In Stergiou v Apache Canada Ltd., the complainant settled her complaint with the company, received settlement funds, and signed a release. She later filed a human rights complaint based on rumours she heard about herself and a former co-worker. The complainant was given an opportunity to seek independent legal advice and new the that the release was important. She testified that she read the release and signed it, but at the time did not really understand it.
The AHRC found the release valid and enforceable:
[21] On the facts presented by Ms. Stergiou, she was meeting her monthly financial obligations; there is no basis for setting aside the Release for any reasons of dire financial circumstances.
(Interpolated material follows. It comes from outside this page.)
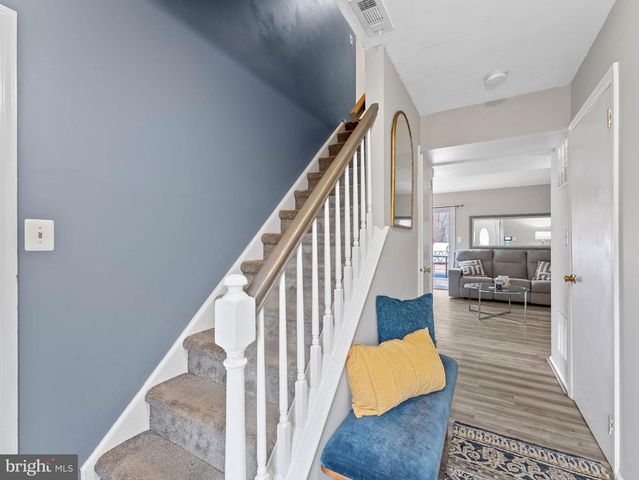 3 HEWITT LN, Sicklerville, NJ 08081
Ms. Stergiou was unwilling to pay a $150 fee for advice about whether the $14,000 payment offered her was appropriate in the circumstances. She testified she was unwilling to meet with or pursue legal advice if there was a fee to be charged. In the circumstances, I do not accept that Ms. Stergiou did not have the opportunity to obtain independent legal advice. She had three pages setting out the names of lawyers from which she could have chosen one. Especially in the face of a $14,000 payment, a fee of $150 is not a reasonable basis upon which Ms. Stergiou can now say she was not given an opportunity to obtain independent legal advice. I reject this argument.
[22] Ms. Stergiou was given seven days to review and return the signed Release. Even where there is a holiday weekend, a week is typically sufficient time to review a Release and obtain independent legal advice. Where, as here, the complainant returned the signed Release five days prior to the deadline, it is not open to now say she did not have enough time to consider her options. There has been no evidence presented of any undue pressure applied by Apache to Ms. Stergiou. The timeline allowed for signing the Release seriously undermines this argument.
[23] Based on Ms. Dexter and Ms. Stergiou’s testimony, I accept that she was upset by her termination of employment, but there is no evidence that she was upset to the point of being unable to competently make decisions. She was able to attend interviews and apply for positions. The upset does not approach mental incapacity. I find it is accurately characterized as stress and unhappiness, which do not ground invalidity.
[24] There was no evidence of duress, or unreasonable requests made of Ms. Stergiou by Apache. Ms. Dexter appropriately stopped Ms. Stergiou from signing the Release during the termination meeting and recommended she take time to review the documents.